**SOURCE EXCERPT:**
....................

Before we list some of the best methods available, there is one golden rule you need to follow:

Do not attempt to remove the hot wax.

It can be hard to resist the mess without wiping it up quickly. But we’re dealing with wood surfaces here! Even the slightest scratch can leave lingering damage.

The general tip is to let the wax cool before attempting to remove it. Wax hardens by itself, so you can either just wait for it, or speed up the process by placing an ice bag over it for about 30 seconds or so. Until the wax completely hardens.

Here are 5 methods you can use to remove candle wax, depending on the severity of the spill and the type of wood you are cleaning.

#1 For Minor Stains

If you’re in a rush to get the stain out of your sight quickly, this step is for you. It’s one of the simplest ways to remove a minor wax spill.

  1. Put some ice cubes in an ice or plastic bag.
  2. Place the ice bag over the wax until the wax hardens.
  3. Scrape off the hardened wax from the wood. Never use metal to scrape off the wax for this step. It could be a plastic spoon or maybe an unused credit card.
  4. Using a lint-free cloth, clean the surface to remove any stain or chunks of wax. You can use a mixture containing ½ cup of white vinegar and 1 cup of water to remove lingering stains or colored wax stains on light-colored wood.
  5. Use furniture polish as a final touch to buff the surface.

Tip: Since you’ll be scraping wax here and there, there’s a risk of scratching the wood. Scrape in the direction of the wood grain when doing this step. As we mentioned earlier, using something with a softer edge like a plastic spoon, is ideal.

Vinegar solution works for tougher stains from colored candle wax. Test the mixture first on a spot that’s less visible before using it on the surface.

Do not gouge the surface when working on this step. Try not to scrape into the wood while doing so.

....................

**DATA LINES:**
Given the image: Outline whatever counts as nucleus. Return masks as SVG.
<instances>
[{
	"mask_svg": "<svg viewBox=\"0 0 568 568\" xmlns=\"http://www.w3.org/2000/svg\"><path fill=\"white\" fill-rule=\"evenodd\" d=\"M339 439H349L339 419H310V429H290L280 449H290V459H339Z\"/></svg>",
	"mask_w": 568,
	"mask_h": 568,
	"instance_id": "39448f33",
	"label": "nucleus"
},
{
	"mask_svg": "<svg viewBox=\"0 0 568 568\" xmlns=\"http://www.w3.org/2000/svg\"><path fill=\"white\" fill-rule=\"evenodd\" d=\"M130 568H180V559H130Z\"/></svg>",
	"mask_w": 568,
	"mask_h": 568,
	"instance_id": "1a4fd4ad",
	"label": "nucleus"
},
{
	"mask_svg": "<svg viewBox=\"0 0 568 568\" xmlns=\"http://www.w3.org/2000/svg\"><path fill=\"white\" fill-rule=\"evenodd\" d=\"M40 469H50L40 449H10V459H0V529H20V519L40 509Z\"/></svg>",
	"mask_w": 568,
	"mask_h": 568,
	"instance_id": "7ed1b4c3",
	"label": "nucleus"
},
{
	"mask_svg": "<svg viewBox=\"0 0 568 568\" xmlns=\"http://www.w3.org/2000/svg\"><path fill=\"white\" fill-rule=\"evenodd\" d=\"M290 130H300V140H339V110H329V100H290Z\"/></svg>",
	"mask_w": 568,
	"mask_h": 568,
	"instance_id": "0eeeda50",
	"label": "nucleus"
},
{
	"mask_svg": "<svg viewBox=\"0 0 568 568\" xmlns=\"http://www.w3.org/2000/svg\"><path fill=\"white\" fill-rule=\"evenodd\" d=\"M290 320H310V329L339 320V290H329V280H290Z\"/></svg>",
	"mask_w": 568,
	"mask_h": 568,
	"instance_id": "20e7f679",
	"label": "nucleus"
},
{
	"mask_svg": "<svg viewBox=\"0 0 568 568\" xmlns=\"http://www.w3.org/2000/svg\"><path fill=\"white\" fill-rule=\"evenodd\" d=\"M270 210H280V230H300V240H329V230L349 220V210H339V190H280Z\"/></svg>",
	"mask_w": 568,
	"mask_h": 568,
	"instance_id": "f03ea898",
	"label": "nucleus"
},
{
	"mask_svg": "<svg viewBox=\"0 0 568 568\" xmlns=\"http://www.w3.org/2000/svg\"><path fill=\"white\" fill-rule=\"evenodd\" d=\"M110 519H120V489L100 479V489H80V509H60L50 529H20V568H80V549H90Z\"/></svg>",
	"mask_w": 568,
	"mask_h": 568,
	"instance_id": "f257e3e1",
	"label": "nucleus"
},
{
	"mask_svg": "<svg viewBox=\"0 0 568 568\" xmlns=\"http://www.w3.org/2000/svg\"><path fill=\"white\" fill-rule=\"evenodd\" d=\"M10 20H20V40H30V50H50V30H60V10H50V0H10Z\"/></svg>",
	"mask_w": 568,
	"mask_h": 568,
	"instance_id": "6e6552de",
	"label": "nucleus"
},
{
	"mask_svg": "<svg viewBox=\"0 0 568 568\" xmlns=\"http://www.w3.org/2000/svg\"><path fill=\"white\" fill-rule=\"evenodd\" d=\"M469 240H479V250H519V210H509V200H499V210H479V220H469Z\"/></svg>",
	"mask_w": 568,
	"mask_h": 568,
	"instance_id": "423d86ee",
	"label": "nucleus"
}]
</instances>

....................

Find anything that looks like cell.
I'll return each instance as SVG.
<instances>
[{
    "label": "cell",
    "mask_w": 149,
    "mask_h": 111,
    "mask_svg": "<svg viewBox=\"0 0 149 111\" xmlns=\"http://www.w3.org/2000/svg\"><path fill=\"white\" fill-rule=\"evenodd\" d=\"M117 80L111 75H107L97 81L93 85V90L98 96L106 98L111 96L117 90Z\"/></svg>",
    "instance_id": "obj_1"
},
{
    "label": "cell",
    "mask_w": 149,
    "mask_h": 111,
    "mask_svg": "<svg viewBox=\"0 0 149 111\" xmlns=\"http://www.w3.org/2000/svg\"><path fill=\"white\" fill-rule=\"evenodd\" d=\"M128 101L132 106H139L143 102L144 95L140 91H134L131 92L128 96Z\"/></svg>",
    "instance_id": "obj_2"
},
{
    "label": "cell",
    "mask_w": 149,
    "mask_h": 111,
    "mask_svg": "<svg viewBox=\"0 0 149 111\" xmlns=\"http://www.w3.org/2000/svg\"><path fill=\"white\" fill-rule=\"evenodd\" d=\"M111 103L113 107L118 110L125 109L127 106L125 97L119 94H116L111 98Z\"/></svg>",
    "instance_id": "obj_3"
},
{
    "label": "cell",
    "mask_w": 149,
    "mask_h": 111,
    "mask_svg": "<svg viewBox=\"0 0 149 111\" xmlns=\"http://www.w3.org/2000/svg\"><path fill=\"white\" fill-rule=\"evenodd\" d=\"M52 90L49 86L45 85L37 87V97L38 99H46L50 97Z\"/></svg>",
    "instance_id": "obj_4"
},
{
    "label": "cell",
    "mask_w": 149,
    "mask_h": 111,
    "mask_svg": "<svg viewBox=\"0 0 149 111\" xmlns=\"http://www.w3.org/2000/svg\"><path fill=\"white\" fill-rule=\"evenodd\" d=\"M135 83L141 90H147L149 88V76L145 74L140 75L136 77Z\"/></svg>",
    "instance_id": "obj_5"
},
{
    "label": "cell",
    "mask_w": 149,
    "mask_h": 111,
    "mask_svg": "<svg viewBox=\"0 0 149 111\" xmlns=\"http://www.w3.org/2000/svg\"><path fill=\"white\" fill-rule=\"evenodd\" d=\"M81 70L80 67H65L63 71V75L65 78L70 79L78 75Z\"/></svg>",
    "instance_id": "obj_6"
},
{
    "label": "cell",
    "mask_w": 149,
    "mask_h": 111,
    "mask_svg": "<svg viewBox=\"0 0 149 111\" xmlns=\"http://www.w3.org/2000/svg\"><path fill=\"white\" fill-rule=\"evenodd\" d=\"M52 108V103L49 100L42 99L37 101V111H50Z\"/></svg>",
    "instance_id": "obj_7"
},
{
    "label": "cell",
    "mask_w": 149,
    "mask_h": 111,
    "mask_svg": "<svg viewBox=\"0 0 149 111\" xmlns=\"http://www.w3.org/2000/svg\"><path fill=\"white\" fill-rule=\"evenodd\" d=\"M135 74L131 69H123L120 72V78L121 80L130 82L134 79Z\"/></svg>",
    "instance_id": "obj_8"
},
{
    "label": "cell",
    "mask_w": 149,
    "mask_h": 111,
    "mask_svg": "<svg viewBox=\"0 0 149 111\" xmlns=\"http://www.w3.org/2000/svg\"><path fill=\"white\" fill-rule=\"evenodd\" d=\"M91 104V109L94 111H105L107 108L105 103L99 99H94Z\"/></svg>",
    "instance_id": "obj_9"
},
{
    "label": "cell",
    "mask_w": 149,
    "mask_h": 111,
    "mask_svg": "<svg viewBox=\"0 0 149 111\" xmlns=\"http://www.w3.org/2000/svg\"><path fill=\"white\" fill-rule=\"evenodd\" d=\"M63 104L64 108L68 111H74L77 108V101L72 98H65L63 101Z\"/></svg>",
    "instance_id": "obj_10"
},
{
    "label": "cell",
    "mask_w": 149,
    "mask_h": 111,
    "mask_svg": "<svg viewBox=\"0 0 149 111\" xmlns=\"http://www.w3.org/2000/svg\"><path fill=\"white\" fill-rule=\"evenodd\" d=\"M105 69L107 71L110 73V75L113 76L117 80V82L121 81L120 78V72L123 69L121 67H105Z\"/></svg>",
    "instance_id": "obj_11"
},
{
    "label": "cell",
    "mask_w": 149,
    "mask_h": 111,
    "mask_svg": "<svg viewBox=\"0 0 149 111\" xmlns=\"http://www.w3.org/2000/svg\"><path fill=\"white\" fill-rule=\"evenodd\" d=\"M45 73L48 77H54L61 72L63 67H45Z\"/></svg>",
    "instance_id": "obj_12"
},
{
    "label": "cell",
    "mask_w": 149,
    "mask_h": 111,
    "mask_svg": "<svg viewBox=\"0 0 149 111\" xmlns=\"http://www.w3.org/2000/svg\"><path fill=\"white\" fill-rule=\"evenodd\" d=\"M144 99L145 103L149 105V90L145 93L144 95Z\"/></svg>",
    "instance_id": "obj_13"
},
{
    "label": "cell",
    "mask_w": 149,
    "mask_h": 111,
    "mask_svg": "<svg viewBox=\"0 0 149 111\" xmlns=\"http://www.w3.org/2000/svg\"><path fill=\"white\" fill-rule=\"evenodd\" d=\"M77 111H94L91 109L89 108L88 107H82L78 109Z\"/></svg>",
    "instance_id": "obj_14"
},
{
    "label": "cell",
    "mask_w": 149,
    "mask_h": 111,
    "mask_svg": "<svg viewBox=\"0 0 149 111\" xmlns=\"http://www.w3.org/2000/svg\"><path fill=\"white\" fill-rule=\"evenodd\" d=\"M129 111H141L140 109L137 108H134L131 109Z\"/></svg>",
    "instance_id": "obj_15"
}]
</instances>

....................

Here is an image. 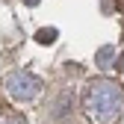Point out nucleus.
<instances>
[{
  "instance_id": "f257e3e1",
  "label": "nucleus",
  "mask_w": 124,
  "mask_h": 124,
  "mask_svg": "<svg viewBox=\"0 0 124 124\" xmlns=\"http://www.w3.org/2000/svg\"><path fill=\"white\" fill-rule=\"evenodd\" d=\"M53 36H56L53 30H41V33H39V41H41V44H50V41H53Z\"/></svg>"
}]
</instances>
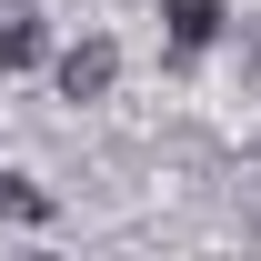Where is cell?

....................

**GOALS:**
1. Reproduce the part of the candle wax text that opens with the words containing "The general tip" and closes with "wax completely hardens.".
2. For each statement, say whether the candle wax text agrees, answering yes or no with the deciding words quoted from it: (a) An ice bag can be placed over the wax for about 30 seconds to speed up hardening. (b) A metal tool is suggested for scraping off the hardened wax. (c) The vinegar mixture uses ½ cup of white vinegar to 2 cups of water.
The records have nothing to do with what comes next.

**FINAL RESULTS:**
1.
The general tip is to let the wax cool before attempting to remove it. Wax hardens by itself, so you can either just wait for it, or speed up the process by placing an ice bag over it for about 30 seconds or so. Until the wax completely hardens.

2.
(a) Yes: "speed up the process by placing an ice bag over it for about 30 seconds or so."
(b) No: "Never use metal to scrape off the wax for this step."
(c) No: "a mixture containing ½ cup of white vinegar and 1 cup of water"